Zaric, sculpteur entre terre et ciel

Publié le 7 septembre 2018

Zaric au travail avec l’Anehom au premier stade, celui de la glaise. Une majorité de sculptures sont en béton patiné polychrome, d’autres en bronze. – © Thomas Wüthrich

Deux expositions, un film, une installation, une lecture: la rentrée artistique fait une place d’honneur au sculpteur lausannois Nikola Zaric. Disparu l’été dernier, ce grand montagnard mi-serbe mi-valaisan laisse derrière lui un peuple de formidables créatures mi-humaines mi-animales. En 2014, il installait une Femlièvre et un Anehom devant la cabane du Trient, sous l’oeil cinématographique de Thomas Wüthrich. Son film se déploie sur un texte de Sonia Zoran. Le voici.

Extrait du film « Face au glacier » de Thomas Wüthrich et Sonia Zoran


Zaric c’est un homme qui se rêve choucas,

un artiste qui s’enivre de résine et qui pourrait enfiler la peau d’un cerf 

pour courir plus vite entre les mélèzes.

Zaric c’est un sculpteur qui travaille la matière jusqu’à lui donner vie. 

Galerie de l’Univers. ©Galerie de l’Univers

Zaric aime les ours,

les femmgrenouilles, 

les barbilapins et les poissons dans les champs.

Et la mousse qui suit la roche,

l’eau qui devient glace,

les cimes comme un rivage.

Zaric crée entre les mondes.

Entre l’homme et l’animal,

l’enfance et l’éternité.

Il va chercher avant ce qui va au-delà. 

Et nous invite ailleurs, juste à côté. 

Ou juste en dessus.

 

«La boîte, FemChèvre», 2015, béton polychrome, ht 146 cm. © Pierre Vogel

Avec ses hommes à têtes d’animal, 

chacal, cerf ou âne,

avec ses femmes lapine ou biche, 

Zaric cherche à exprimer cette autre part de nous,
 

le plus souvent enfouie. Ou masquée. 

Il nous réinscrit dans la nature. 


«HomLièvre au poisson», 2011 © Galerie Univers

 On peut chercher longtemps, 

 dans les créatures de Zaric, les souvenirs d’enfance 

 – doudous pas si doux –

 comme les références mythologiques: 

 Anubis à tête de chacal ou le Minotaure demi-taureau, 

le monde des Titans ou le dieu Pan. 

Mais il n’est pas dans la référence, ni la nostalgie,

beaucoup plus dans la glaise commune de l’humain et de l’animal.

Face au Glacier. © Thomas Wüthrich


Zaric fait des siestes. 

Pleines de rencontres. 

Il les raconte avec de la glaise, 

puis un moule sarcophage, 

pour arriver au ciment comme pétrifié. 

Zaric fait surgir la vie dans une matière à la mémoire minérale. 

La vie entre l’homme et l’animal, 

la vie jusque dans ses failles les plus intimes. 

Des tréfonds il cherche à s’élever. Pour rejoindre l’universel. 

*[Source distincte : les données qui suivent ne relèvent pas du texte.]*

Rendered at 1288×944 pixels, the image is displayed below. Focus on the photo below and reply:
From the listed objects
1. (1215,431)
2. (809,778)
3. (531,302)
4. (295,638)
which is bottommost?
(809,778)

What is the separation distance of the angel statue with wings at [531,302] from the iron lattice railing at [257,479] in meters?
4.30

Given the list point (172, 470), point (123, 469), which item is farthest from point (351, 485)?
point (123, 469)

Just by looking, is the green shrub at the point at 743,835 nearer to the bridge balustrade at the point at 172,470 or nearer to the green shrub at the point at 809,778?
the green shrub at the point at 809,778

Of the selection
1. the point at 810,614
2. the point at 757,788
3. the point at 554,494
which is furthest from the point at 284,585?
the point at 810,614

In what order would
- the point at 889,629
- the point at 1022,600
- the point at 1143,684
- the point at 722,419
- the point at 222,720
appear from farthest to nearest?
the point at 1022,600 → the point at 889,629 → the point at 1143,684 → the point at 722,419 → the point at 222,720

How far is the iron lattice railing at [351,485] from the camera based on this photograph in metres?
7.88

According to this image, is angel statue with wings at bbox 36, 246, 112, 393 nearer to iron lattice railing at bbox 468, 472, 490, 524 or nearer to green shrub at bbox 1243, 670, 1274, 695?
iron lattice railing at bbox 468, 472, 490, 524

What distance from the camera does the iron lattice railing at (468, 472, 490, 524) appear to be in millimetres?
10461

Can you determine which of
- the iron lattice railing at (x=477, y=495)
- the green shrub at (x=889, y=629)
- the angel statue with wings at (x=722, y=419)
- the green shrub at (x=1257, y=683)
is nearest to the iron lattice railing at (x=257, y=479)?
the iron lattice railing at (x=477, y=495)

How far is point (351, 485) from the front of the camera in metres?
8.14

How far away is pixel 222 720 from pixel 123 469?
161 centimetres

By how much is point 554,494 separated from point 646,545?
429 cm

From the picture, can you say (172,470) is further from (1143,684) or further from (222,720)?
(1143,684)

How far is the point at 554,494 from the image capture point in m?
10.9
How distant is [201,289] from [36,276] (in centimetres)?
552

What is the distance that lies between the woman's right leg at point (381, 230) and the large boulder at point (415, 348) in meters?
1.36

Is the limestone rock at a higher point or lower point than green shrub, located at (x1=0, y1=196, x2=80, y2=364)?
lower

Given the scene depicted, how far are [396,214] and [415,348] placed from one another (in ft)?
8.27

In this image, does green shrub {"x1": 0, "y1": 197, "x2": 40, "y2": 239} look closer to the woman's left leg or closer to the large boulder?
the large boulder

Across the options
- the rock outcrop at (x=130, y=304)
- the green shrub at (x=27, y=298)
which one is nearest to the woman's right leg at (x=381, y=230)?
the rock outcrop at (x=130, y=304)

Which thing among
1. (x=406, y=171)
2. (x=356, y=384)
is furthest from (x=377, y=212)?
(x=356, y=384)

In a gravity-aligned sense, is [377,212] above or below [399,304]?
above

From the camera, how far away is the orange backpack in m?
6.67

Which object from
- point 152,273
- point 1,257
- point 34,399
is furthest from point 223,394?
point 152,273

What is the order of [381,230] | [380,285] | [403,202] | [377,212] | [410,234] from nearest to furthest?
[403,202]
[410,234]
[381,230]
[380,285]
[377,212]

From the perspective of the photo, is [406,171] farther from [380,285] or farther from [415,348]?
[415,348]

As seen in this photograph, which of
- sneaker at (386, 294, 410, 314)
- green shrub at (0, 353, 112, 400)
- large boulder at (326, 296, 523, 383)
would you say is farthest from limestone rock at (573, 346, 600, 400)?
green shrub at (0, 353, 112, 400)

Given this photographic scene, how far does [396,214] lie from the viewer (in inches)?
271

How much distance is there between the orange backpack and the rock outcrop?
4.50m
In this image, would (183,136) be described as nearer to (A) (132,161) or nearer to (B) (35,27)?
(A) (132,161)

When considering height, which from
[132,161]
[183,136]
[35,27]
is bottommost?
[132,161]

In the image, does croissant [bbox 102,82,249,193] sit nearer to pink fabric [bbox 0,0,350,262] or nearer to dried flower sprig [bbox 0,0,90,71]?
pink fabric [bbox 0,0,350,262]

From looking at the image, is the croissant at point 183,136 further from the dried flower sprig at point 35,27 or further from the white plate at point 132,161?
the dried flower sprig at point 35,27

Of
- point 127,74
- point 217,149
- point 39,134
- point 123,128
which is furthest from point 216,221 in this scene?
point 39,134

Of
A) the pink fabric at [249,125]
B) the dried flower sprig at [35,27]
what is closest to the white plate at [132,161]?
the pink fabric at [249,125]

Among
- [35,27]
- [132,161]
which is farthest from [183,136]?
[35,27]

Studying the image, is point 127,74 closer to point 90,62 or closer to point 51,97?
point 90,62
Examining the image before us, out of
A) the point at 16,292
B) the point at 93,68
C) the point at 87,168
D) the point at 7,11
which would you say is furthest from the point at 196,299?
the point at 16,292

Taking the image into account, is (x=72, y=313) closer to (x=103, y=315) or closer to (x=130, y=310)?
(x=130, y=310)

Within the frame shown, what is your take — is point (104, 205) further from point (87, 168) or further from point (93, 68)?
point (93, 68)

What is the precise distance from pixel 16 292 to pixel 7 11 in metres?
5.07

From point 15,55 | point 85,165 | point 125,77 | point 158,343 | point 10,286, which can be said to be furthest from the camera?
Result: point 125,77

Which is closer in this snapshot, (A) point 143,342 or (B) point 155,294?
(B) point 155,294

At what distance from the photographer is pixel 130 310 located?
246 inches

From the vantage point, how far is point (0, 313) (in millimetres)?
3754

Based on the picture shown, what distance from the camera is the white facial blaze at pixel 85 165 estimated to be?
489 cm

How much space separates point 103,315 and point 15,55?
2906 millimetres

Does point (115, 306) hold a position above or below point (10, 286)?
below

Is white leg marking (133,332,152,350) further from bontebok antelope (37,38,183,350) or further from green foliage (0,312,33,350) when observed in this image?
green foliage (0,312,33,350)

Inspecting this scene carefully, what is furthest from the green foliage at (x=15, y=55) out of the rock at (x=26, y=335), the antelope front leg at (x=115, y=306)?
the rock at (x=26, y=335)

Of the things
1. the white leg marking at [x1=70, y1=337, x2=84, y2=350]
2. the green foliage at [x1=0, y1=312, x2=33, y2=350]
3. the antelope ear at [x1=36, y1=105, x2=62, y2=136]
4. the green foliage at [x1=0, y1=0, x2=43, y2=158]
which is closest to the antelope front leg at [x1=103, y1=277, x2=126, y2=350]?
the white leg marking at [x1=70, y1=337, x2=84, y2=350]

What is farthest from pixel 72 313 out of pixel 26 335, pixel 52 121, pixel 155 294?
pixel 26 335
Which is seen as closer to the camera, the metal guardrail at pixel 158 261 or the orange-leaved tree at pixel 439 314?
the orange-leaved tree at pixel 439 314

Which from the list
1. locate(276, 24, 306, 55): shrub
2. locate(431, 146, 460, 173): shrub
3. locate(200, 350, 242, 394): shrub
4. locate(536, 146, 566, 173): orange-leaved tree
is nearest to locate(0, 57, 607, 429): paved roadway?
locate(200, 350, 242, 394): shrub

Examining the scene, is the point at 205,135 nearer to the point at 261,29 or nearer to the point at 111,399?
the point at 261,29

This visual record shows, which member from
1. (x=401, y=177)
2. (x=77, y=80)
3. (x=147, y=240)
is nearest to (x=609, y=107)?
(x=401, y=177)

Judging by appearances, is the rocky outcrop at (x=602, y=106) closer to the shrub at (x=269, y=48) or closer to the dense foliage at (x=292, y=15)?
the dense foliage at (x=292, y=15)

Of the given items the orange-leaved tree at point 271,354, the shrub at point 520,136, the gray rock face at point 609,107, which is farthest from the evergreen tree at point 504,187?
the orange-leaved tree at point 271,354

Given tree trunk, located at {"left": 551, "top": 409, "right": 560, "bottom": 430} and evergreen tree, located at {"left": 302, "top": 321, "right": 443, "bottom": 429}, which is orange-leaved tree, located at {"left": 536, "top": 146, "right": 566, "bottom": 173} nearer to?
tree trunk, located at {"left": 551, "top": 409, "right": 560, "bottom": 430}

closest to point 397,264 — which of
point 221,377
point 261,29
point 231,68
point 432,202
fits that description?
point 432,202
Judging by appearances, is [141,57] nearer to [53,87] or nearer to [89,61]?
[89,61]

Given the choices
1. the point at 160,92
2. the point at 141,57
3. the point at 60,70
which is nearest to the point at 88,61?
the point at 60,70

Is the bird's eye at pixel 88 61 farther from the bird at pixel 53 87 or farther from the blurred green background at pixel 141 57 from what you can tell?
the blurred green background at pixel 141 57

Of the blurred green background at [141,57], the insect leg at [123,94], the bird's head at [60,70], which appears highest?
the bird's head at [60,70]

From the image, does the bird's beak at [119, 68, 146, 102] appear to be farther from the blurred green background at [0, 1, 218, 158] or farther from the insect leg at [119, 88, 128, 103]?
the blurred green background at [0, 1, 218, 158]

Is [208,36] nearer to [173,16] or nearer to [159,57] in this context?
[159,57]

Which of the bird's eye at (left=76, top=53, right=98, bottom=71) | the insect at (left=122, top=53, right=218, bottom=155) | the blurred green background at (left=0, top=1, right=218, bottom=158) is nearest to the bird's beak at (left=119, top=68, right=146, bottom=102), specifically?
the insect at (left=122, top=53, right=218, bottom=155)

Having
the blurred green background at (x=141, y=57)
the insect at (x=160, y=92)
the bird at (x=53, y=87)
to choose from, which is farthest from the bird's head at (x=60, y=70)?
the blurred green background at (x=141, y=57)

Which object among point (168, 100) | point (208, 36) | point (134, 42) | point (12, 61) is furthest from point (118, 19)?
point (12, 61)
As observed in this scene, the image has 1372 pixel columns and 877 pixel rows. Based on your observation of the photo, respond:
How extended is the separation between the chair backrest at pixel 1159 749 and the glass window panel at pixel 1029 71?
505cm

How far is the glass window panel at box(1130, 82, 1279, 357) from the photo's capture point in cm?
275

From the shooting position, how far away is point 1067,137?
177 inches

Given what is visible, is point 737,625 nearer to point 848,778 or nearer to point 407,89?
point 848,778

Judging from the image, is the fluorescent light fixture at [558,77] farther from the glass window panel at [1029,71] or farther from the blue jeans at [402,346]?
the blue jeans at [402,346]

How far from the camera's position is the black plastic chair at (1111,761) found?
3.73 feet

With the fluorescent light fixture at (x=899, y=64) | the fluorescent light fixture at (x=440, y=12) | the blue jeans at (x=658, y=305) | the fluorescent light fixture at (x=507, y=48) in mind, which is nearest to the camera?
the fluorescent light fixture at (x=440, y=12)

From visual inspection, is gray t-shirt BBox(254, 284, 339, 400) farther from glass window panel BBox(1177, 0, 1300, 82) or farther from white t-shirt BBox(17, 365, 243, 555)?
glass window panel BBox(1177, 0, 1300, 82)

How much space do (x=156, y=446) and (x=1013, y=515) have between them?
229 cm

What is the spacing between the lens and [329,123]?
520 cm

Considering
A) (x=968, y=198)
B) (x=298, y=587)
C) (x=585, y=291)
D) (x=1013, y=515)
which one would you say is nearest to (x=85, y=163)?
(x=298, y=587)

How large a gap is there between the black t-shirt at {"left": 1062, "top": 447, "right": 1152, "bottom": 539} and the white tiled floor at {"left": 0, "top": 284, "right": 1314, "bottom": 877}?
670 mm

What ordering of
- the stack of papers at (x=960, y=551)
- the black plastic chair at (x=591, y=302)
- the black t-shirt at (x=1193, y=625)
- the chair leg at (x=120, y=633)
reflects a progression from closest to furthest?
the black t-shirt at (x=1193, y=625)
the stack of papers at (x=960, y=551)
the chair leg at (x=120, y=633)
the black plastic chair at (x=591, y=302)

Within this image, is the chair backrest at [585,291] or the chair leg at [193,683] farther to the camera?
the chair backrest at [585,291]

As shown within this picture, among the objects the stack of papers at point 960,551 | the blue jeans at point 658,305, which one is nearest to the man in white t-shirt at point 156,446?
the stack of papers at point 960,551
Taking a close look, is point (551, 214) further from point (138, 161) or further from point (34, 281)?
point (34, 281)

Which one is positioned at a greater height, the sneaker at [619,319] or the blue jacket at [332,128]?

En allant poser sur les cimes, 

une Femlièvre dorée et un Anehom doté d’une seule aile. 

Zaric est là. 

Sculptant le destin humain face à l’absolu.


Du 6 septembre au 11 novembre à la Galerie de l’Univers à Lausanne: Zaric, sculptures.

Du 7 septembre au 11 novembre à l’Espace Arlaud à Lausanne : Zaric, sculptures. Et projection du film Face au glacier de Thomas Wüthrich et Sonia Zoran.
DVD en vente aux expos.

Le 6 octobre à 16h30 au Théâtre Vidy-Lausanne, en collaboration avec Visarte Vaud, vernissage de l’installation Château Lapin et lecture: L’enfant qui revient, fables de Claude Reichler inspirées des œuvres de Zaric.

Mercredi 7 novembre à 20h à l’Espace Arlaud, lecture: L’Enfant qui revient.